— WHAT THE EXERCISE ASKS —
The answer should contain each record below, repeated exactly.

— PROVIDED ENTRIES —
● ● ●

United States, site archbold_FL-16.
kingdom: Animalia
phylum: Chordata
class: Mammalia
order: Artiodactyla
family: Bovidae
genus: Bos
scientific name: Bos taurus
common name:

● ● ●

— RESULT —
United States, site archbold_FL-16.
kingdom: Animalia
phylum: Chordata
class: Mammalia
order: Artiodactyla
family: Bovidae
genus: Bos
scientific name: Bos taurus
common name:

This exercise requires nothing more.